Zed, pemimpin dingin yang tak pernah ragu membunuh.
Zion, bagaikan api liar, brutal dan tak terkontrol.
Kalif, diam dan sadis seperti kematian itu sendiri.
Ishara, tengil, nyaring, dan menertawakan darah.
Darda, hacker pendiam yang mengintai dan menusuk dari balik layar.
Wallmond, beku tanpa emosi, hidup dalam kehampaan.
Famael, tampak lembut tapi menyimpan keinginan untuk menyiksa jiwa.
Mereka bukan sekadar sahabat. Mereka keluarga yang lahir dari kehancuran. Dibesarkan oleh dendam.

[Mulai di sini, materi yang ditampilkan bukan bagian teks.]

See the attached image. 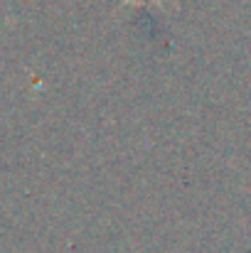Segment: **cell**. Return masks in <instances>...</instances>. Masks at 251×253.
<instances>
[{
    "label": "cell",
    "instance_id": "1",
    "mask_svg": "<svg viewBox=\"0 0 251 253\" xmlns=\"http://www.w3.org/2000/svg\"><path fill=\"white\" fill-rule=\"evenodd\" d=\"M123 2H141V0H123ZM151 2H160V0H151Z\"/></svg>",
    "mask_w": 251,
    "mask_h": 253
}]
</instances>
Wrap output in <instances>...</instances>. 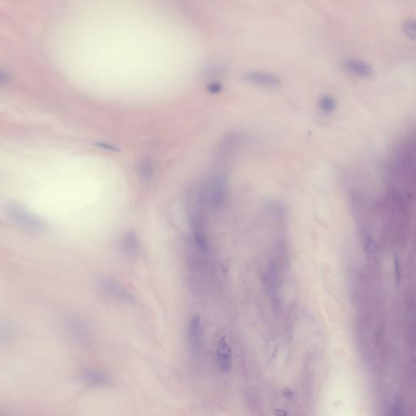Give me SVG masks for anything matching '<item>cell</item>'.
I'll list each match as a JSON object with an SVG mask.
<instances>
[{"mask_svg": "<svg viewBox=\"0 0 416 416\" xmlns=\"http://www.w3.org/2000/svg\"><path fill=\"white\" fill-rule=\"evenodd\" d=\"M395 276H396L397 282L399 283L401 280L400 264L398 258H395Z\"/></svg>", "mask_w": 416, "mask_h": 416, "instance_id": "cell-21", "label": "cell"}, {"mask_svg": "<svg viewBox=\"0 0 416 416\" xmlns=\"http://www.w3.org/2000/svg\"><path fill=\"white\" fill-rule=\"evenodd\" d=\"M207 90L209 92L212 93V94H217V93H220L222 90V86L218 82H213V83H211L209 86H208Z\"/></svg>", "mask_w": 416, "mask_h": 416, "instance_id": "cell-20", "label": "cell"}, {"mask_svg": "<svg viewBox=\"0 0 416 416\" xmlns=\"http://www.w3.org/2000/svg\"><path fill=\"white\" fill-rule=\"evenodd\" d=\"M228 176L226 173L215 176L206 190V203L212 210H220L224 206L228 195Z\"/></svg>", "mask_w": 416, "mask_h": 416, "instance_id": "cell-3", "label": "cell"}, {"mask_svg": "<svg viewBox=\"0 0 416 416\" xmlns=\"http://www.w3.org/2000/svg\"><path fill=\"white\" fill-rule=\"evenodd\" d=\"M206 205L207 203L204 187L198 186L191 189L188 193L186 201L187 214L194 244L202 252H207L209 250L206 216Z\"/></svg>", "mask_w": 416, "mask_h": 416, "instance_id": "cell-1", "label": "cell"}, {"mask_svg": "<svg viewBox=\"0 0 416 416\" xmlns=\"http://www.w3.org/2000/svg\"><path fill=\"white\" fill-rule=\"evenodd\" d=\"M4 326L0 327V343L1 344H6L8 343V339H10V328L6 326L7 324H4Z\"/></svg>", "mask_w": 416, "mask_h": 416, "instance_id": "cell-18", "label": "cell"}, {"mask_svg": "<svg viewBox=\"0 0 416 416\" xmlns=\"http://www.w3.org/2000/svg\"><path fill=\"white\" fill-rule=\"evenodd\" d=\"M341 67L347 73L356 77L370 78L374 75V69L372 65L363 60L346 59L342 60Z\"/></svg>", "mask_w": 416, "mask_h": 416, "instance_id": "cell-7", "label": "cell"}, {"mask_svg": "<svg viewBox=\"0 0 416 416\" xmlns=\"http://www.w3.org/2000/svg\"><path fill=\"white\" fill-rule=\"evenodd\" d=\"M4 212L12 223L24 231L31 233L46 232V225L42 219L15 202H9L5 205Z\"/></svg>", "mask_w": 416, "mask_h": 416, "instance_id": "cell-2", "label": "cell"}, {"mask_svg": "<svg viewBox=\"0 0 416 416\" xmlns=\"http://www.w3.org/2000/svg\"><path fill=\"white\" fill-rule=\"evenodd\" d=\"M98 287L104 294L124 303L133 304L136 301V298L132 293L114 279L108 277L99 279L98 280Z\"/></svg>", "mask_w": 416, "mask_h": 416, "instance_id": "cell-5", "label": "cell"}, {"mask_svg": "<svg viewBox=\"0 0 416 416\" xmlns=\"http://www.w3.org/2000/svg\"><path fill=\"white\" fill-rule=\"evenodd\" d=\"M319 108L324 114H332L337 108V102L334 97L329 94H324L319 100Z\"/></svg>", "mask_w": 416, "mask_h": 416, "instance_id": "cell-14", "label": "cell"}, {"mask_svg": "<svg viewBox=\"0 0 416 416\" xmlns=\"http://www.w3.org/2000/svg\"><path fill=\"white\" fill-rule=\"evenodd\" d=\"M240 138L238 134H228L224 138V140L220 142L218 150L216 153V160L220 164H225L230 160L232 154L236 151L237 147L239 144Z\"/></svg>", "mask_w": 416, "mask_h": 416, "instance_id": "cell-9", "label": "cell"}, {"mask_svg": "<svg viewBox=\"0 0 416 416\" xmlns=\"http://www.w3.org/2000/svg\"><path fill=\"white\" fill-rule=\"evenodd\" d=\"M267 279H268L267 280H268V290L270 291L272 298L275 299V298L277 297L278 279H277L276 267L273 264L268 266V271H267Z\"/></svg>", "mask_w": 416, "mask_h": 416, "instance_id": "cell-13", "label": "cell"}, {"mask_svg": "<svg viewBox=\"0 0 416 416\" xmlns=\"http://www.w3.org/2000/svg\"><path fill=\"white\" fill-rule=\"evenodd\" d=\"M402 31L409 39L414 41L416 38V24L414 20H406L402 24Z\"/></svg>", "mask_w": 416, "mask_h": 416, "instance_id": "cell-17", "label": "cell"}, {"mask_svg": "<svg viewBox=\"0 0 416 416\" xmlns=\"http://www.w3.org/2000/svg\"><path fill=\"white\" fill-rule=\"evenodd\" d=\"M66 326L69 334L77 342L87 343L90 341V330L88 327L86 326V324L82 320L75 318L69 319L67 322Z\"/></svg>", "mask_w": 416, "mask_h": 416, "instance_id": "cell-11", "label": "cell"}, {"mask_svg": "<svg viewBox=\"0 0 416 416\" xmlns=\"http://www.w3.org/2000/svg\"><path fill=\"white\" fill-rule=\"evenodd\" d=\"M120 248L124 254L134 257L139 253V242L135 232H128L124 234L120 242Z\"/></svg>", "mask_w": 416, "mask_h": 416, "instance_id": "cell-12", "label": "cell"}, {"mask_svg": "<svg viewBox=\"0 0 416 416\" xmlns=\"http://www.w3.org/2000/svg\"><path fill=\"white\" fill-rule=\"evenodd\" d=\"M100 146L101 147H105V148L108 149V150H114V151L115 150H116V148H115V147H113V146H109V145L100 144Z\"/></svg>", "mask_w": 416, "mask_h": 416, "instance_id": "cell-22", "label": "cell"}, {"mask_svg": "<svg viewBox=\"0 0 416 416\" xmlns=\"http://www.w3.org/2000/svg\"><path fill=\"white\" fill-rule=\"evenodd\" d=\"M245 80L250 84L263 88L277 89L281 86V80L279 76L270 72L262 71H251L245 75Z\"/></svg>", "mask_w": 416, "mask_h": 416, "instance_id": "cell-6", "label": "cell"}, {"mask_svg": "<svg viewBox=\"0 0 416 416\" xmlns=\"http://www.w3.org/2000/svg\"><path fill=\"white\" fill-rule=\"evenodd\" d=\"M12 81V77L10 73L0 69V85L9 84Z\"/></svg>", "mask_w": 416, "mask_h": 416, "instance_id": "cell-19", "label": "cell"}, {"mask_svg": "<svg viewBox=\"0 0 416 416\" xmlns=\"http://www.w3.org/2000/svg\"><path fill=\"white\" fill-rule=\"evenodd\" d=\"M362 242L364 251L367 255L369 257L373 255L376 251V242L370 232L364 229L362 232Z\"/></svg>", "mask_w": 416, "mask_h": 416, "instance_id": "cell-16", "label": "cell"}, {"mask_svg": "<svg viewBox=\"0 0 416 416\" xmlns=\"http://www.w3.org/2000/svg\"><path fill=\"white\" fill-rule=\"evenodd\" d=\"M188 342L193 356L195 358L200 356L203 349L204 333L202 318L199 315H194L190 319L188 327Z\"/></svg>", "mask_w": 416, "mask_h": 416, "instance_id": "cell-4", "label": "cell"}, {"mask_svg": "<svg viewBox=\"0 0 416 416\" xmlns=\"http://www.w3.org/2000/svg\"><path fill=\"white\" fill-rule=\"evenodd\" d=\"M138 171L141 178L144 180H149L152 178L154 172V164L150 159L146 158L142 160L138 167Z\"/></svg>", "mask_w": 416, "mask_h": 416, "instance_id": "cell-15", "label": "cell"}, {"mask_svg": "<svg viewBox=\"0 0 416 416\" xmlns=\"http://www.w3.org/2000/svg\"><path fill=\"white\" fill-rule=\"evenodd\" d=\"M216 362L223 372H229L232 368V349L224 336L220 338L216 346Z\"/></svg>", "mask_w": 416, "mask_h": 416, "instance_id": "cell-8", "label": "cell"}, {"mask_svg": "<svg viewBox=\"0 0 416 416\" xmlns=\"http://www.w3.org/2000/svg\"><path fill=\"white\" fill-rule=\"evenodd\" d=\"M81 379L85 384L93 387L107 386L111 383V377L101 371L86 369L81 374Z\"/></svg>", "mask_w": 416, "mask_h": 416, "instance_id": "cell-10", "label": "cell"}]
</instances>
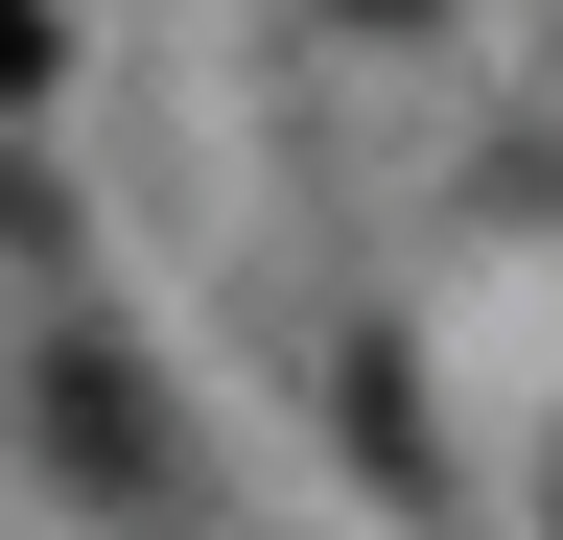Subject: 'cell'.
<instances>
[{"label":"cell","mask_w":563,"mask_h":540,"mask_svg":"<svg viewBox=\"0 0 563 540\" xmlns=\"http://www.w3.org/2000/svg\"><path fill=\"white\" fill-rule=\"evenodd\" d=\"M376 24H399V0H376Z\"/></svg>","instance_id":"obj_1"}]
</instances>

Dipersatukan oleh tujuan kelam.
Namun, hidup mulai bergeser saat takdir mempertemukan mereka dengan tujuh gadis muslimah-perempuan sederhana yang hadir tanpa niat, tanpa senjata, tapi perlahan-lahan merobohkan benteng besi di hati mereka.
Almira tak pernah takut pada Zed.
Kamila mampu menahan amarah Zion tanpa satu tetes air mata.
Rahma menatap luka Kalif seperti ia ingin menyembuhkan, bukan menghakimi.
Afifah menantang Ishara dengan zikir, bukan teriakan.
Alya memahami keheningan Darda lebih dalam dari siapa pun.
Azizah mendengar Wallmond bahkan saat dunia membungkamnya.
Nabila menyentuh sisi Famael yang bahkan tak ia tahu masih hidup.
Di tengah misi berdarah, rahasia masa lalu mulai terungkap-mereka bukan hanya pelaku, tapi korban dari permainan yang jauh lebih besar. Dan saat cinta mulai tumbuh di tanah yang kering, mereka harus memilih:
melanjutkan dendam, atau menyelamatkan cinta yang membuat mereka merasa hidup untuk pertama kalinya.
Karena dalam hidup yang penuh kematian...
mereka hanya butuh satu hal untuk selamat: seseorang yang melihat mereka sebagai manusia.